Dry rusks: delicious dunked in coffee!

Until the advent of the railways, “transportryers” with ox wagons took supplies to the gold fields and to the outlying districts. They perfected “potjiekos”: a slowly simmered stew of layered meat and vegetables, made in a three-legged cast iron pot over a few coals at the outspan.

All these strands make up the tapestry of our traditional cooking. Over the centuries there have been outstanding exponents of the culinary art: Miss Hildegonda Duckett, Louis Leipoldt and SJA de Villiers to name but a few.  

Miss Hildegonda Duckitt, the grande dame of Cape cooking, was a granddaughter of William Duckitt, who arrived at the Cape in 1800. She spent her early life on the farm Groote Post, baking mosbolletjies using fermented grape juice instead of yeast to make the dough rise. Her tea cakes, called oblietjies , were also a hit after she revved up an old Huguenot recipe and added cinnamon and white wine. And for children she would make tameletjies: sweets of naartjie peel and pine nuts.  For the cold farm nights on Groote Post, egg flips would be made from a bottle of Madeira, five eggs, cloves, nutmeg and the ubiquitous cinnamon.

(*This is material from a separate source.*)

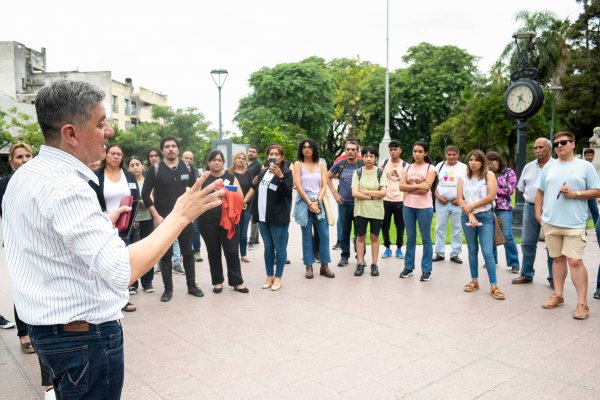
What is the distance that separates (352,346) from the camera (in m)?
4.47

Hilda learnt her speciality - tortoise, scalloped with breadcrumbs, butter, lemon and salt - from Abraham, a Swahili cook on the farm. The trick was to scratch the tortoise on the back until its inquisitive head popped out - and then chop it off. Tortoise, like most exotic white meat, is reported to taste like chicken.
She also had an interesting list of home remedies: here are a few from ‘Hilda’s Diary of a Cape Housekeeper’, published 1902:  

Ø  Cure for Toothache. – Mix 60 grains cocaine, 1 teaspoonful tincture of opium, and bottle.  A tiny piece of cotton-wool steeped in this and put in the cavity of the aching tooth will give instant relief.  (I bet it will!)

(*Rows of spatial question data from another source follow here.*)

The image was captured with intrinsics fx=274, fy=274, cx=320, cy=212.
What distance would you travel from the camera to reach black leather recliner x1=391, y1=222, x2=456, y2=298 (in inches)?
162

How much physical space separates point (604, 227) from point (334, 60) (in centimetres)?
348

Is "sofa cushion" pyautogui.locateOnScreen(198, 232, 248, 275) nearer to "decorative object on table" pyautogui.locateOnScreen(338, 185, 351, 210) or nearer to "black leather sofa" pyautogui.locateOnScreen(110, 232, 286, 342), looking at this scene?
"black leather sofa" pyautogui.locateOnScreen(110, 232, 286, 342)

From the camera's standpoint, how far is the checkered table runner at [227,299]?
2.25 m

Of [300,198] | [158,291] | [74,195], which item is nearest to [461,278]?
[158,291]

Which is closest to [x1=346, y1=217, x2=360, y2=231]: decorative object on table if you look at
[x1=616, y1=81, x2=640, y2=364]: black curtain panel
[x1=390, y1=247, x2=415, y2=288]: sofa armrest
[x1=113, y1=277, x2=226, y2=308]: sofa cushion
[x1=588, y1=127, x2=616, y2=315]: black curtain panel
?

Ø  Overdose of Laudanum, etc. -  In case of an overdose of laudanum or opium or alcohol, immediately administer an emetic of mustard-and-water, and above all keep the patient awake and in motion, slapping him with wet towels and trotting him up and down the room till a doctor can attend.

Ø  Jaundice  -  The yellow flowers of the wild hemp, known at the Cape as “Dacha”, Cannabis sativa (the leaves of which plant used to be dried and smoked by the natives), made into a tea and taken three times a day, is most efficacious. (Now that has to be better than Rooibos!)

"No, really, Sergeant, trust me, the cocaine, the opium and the dagga are for medicinal purposes only!"
 Those were the days!!



The celebrated Afrikaans poet C Louis Leipoldt (1880-1947) wrote some fascinating and engaging cookery books. They contained not just recipes, but anecdotes and musings of this great writer who was also a bushveld doctor, medical specialist, botanist, chef and all-round epicurean.

 
SJA de Villiers is South Africa's answer to Mrs Beeton. She will always be remembered for her definitive Kook en Geniet, which first saw the light in 1951 and is to be found in the kitchen of every South African housewife. The first English edition, Cook and Enjoy It, appeared in 1961. Nearly a million copies of the two editions had been sold by the turn of the century.